## PROBLEM TO WORK ON
Quote the records verbatim, starting with the line that contains "Among the things" and continuing through the end of the records.

↓

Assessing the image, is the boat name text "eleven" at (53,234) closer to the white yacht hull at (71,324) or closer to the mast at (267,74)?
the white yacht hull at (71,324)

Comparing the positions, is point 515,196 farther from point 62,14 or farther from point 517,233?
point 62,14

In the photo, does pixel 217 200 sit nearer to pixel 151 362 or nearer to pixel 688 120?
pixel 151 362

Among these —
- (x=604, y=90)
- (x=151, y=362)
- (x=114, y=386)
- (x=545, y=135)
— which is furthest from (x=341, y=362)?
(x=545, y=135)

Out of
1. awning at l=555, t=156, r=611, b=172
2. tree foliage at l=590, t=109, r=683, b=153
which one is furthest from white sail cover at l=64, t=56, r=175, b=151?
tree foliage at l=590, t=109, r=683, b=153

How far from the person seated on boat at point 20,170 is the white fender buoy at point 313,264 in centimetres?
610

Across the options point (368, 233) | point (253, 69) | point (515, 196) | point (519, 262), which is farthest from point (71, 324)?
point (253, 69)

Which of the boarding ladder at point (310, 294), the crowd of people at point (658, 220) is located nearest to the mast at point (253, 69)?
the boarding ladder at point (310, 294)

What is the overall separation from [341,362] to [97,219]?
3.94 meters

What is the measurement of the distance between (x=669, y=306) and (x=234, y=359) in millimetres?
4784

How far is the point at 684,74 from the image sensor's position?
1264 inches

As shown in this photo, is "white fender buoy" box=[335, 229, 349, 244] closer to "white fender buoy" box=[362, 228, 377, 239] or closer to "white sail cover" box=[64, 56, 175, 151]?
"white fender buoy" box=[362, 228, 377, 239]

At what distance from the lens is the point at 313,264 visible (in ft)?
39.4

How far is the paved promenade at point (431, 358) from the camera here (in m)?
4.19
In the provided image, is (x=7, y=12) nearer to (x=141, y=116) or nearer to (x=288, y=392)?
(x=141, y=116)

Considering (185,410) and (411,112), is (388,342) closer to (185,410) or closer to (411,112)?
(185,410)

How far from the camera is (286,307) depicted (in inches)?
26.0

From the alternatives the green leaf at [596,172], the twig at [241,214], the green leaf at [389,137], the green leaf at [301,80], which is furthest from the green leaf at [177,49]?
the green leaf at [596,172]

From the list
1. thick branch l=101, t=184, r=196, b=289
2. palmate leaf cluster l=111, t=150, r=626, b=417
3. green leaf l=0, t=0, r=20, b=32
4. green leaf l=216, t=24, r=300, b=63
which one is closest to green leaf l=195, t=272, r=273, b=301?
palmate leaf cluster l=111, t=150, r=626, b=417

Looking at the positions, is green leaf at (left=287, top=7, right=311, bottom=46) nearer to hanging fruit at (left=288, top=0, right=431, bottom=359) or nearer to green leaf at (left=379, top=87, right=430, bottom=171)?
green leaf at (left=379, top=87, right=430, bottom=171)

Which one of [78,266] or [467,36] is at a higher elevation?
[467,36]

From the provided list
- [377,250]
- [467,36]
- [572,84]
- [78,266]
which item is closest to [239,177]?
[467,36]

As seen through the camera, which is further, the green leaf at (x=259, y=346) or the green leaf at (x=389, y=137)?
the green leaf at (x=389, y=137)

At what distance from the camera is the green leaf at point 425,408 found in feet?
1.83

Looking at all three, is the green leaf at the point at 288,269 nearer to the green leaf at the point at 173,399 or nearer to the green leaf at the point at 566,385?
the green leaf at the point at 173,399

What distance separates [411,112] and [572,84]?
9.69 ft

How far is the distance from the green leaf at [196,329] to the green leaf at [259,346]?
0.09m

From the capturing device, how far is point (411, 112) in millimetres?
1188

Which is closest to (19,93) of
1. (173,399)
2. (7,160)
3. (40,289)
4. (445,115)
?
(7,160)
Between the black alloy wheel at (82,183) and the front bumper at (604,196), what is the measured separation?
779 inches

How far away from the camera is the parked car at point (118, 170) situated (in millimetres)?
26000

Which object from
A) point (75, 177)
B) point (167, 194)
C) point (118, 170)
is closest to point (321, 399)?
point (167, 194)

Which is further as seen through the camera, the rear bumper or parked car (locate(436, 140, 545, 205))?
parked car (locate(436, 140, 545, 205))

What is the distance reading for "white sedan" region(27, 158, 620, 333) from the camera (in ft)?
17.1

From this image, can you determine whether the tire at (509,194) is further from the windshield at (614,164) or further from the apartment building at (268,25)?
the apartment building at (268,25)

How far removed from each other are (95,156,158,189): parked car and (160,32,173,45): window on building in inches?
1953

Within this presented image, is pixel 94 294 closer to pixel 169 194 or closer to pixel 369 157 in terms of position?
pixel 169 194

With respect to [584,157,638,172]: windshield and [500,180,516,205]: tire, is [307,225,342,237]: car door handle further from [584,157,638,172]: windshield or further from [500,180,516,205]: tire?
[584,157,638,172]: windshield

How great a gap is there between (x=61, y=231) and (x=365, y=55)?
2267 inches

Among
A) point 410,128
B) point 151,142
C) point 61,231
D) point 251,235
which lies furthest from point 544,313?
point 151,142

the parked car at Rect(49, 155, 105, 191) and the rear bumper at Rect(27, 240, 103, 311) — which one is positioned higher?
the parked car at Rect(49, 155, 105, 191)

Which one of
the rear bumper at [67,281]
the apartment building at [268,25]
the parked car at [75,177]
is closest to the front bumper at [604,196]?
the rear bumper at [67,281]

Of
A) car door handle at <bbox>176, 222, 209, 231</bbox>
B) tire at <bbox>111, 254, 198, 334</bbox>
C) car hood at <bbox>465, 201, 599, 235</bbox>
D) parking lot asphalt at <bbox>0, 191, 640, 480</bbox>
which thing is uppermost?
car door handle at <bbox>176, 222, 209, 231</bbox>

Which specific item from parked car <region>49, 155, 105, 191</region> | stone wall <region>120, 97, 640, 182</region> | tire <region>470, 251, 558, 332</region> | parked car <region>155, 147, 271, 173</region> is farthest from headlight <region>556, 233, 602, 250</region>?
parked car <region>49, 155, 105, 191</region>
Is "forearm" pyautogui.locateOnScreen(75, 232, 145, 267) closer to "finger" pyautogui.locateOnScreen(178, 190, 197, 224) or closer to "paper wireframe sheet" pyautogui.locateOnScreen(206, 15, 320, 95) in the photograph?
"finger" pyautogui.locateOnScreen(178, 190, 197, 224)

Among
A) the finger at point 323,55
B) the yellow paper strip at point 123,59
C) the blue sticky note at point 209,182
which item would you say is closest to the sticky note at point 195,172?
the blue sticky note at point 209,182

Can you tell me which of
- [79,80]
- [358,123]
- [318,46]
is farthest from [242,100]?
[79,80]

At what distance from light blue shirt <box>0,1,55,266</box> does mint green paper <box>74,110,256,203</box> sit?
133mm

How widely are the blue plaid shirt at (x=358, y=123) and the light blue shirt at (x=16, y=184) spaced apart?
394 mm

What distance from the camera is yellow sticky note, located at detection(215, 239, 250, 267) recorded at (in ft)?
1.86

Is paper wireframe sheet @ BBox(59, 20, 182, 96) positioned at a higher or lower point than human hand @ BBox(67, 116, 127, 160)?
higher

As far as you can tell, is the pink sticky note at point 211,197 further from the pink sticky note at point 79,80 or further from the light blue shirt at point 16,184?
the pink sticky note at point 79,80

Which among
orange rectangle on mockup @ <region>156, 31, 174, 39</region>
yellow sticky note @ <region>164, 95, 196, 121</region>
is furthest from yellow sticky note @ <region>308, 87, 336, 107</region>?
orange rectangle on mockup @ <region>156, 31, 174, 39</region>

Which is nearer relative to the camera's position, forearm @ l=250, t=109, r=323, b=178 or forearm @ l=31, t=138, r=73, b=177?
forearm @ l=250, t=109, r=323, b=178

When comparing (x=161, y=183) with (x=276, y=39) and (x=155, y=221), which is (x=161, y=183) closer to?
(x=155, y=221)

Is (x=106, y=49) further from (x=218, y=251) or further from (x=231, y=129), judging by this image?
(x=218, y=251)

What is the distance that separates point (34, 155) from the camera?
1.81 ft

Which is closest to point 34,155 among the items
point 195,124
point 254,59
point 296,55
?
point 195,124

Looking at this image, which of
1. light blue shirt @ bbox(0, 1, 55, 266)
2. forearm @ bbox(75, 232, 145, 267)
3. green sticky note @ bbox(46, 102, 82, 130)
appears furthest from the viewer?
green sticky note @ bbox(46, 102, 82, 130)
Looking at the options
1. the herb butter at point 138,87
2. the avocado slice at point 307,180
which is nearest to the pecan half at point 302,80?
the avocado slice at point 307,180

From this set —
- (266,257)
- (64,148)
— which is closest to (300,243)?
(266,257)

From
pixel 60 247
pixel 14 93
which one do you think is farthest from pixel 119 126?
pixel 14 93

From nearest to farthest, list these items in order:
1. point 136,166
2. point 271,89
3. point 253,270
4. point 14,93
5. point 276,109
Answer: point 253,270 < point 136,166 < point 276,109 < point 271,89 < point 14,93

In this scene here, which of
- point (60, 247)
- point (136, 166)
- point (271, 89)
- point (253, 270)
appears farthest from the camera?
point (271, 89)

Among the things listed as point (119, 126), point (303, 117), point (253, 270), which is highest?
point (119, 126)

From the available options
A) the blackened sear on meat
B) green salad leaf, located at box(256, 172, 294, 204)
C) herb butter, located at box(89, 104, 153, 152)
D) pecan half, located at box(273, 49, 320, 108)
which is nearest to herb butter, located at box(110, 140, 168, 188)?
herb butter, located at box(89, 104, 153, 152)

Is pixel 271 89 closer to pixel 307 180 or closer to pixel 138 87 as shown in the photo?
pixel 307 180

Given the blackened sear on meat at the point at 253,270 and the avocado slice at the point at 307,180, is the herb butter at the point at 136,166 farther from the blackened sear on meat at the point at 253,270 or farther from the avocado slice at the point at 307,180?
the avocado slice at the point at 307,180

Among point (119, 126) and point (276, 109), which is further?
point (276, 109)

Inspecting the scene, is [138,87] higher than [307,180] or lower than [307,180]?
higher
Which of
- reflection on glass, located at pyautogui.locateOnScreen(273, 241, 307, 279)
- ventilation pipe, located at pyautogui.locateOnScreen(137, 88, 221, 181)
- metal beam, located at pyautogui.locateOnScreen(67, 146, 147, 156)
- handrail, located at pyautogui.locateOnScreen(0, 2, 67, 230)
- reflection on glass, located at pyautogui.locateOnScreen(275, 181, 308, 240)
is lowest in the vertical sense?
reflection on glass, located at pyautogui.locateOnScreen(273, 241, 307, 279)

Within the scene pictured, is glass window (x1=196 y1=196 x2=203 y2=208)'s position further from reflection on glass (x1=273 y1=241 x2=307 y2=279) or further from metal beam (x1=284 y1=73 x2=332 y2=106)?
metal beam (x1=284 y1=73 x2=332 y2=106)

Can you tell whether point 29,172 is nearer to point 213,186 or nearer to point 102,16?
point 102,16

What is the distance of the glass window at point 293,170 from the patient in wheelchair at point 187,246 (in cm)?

↑

## ANSWER TO THIS TASK
Among the things listed as point (119, 126), point (303, 117), point (253, 270), which is highest?
point (119, 126)

From the available options
A) the blackened sear on meat
B) green salad leaf, located at box(256, 172, 294, 204)
C) herb butter, located at box(89, 104, 153, 152)
D) pecan half, located at box(273, 49, 320, 108)
which is nearest to herb butter, located at box(110, 140, 168, 188)?
herb butter, located at box(89, 104, 153, 152)

Is pixel 271 89 closer to pixel 307 180 or closer to pixel 138 87 as shown in the photo?
pixel 307 180

Given the blackened sear on meat at the point at 253,270 and the avocado slice at the point at 307,180, is the herb butter at the point at 136,166 farther from the blackened sear on meat at the point at 253,270 or farther from the avocado slice at the point at 307,180?
the avocado slice at the point at 307,180

Among point (119, 126) and point (276, 109), which is further?
point (276, 109)

Inspecting the scene, is [138,87] higher than [307,180] or lower than [307,180]?
higher
Which of
- reflection on glass, located at pyautogui.locateOnScreen(273, 241, 307, 279)
- ventilation pipe, located at pyautogui.locateOnScreen(137, 88, 221, 181)
- metal beam, located at pyautogui.locateOnScreen(67, 146, 147, 156)
- handrail, located at pyautogui.locateOnScreen(0, 2, 67, 230)
- reflection on glass, located at pyautogui.locateOnScreen(275, 181, 308, 240)
is lowest in the vertical sense?
reflection on glass, located at pyautogui.locateOnScreen(273, 241, 307, 279)

Within the scene pictured, is glass window (x1=196 y1=196 x2=203 y2=208)'s position further from reflection on glass (x1=273 y1=241 x2=307 y2=279) or further from metal beam (x1=284 y1=73 x2=332 y2=106)?
metal beam (x1=284 y1=73 x2=332 y2=106)

Can you tell whether point 29,172 is nearer to point 213,186 or nearer to point 102,16?
point 102,16

What is the distance of the glass window at point 293,170 from the patient in wheelchair at point 187,246 (in cm)?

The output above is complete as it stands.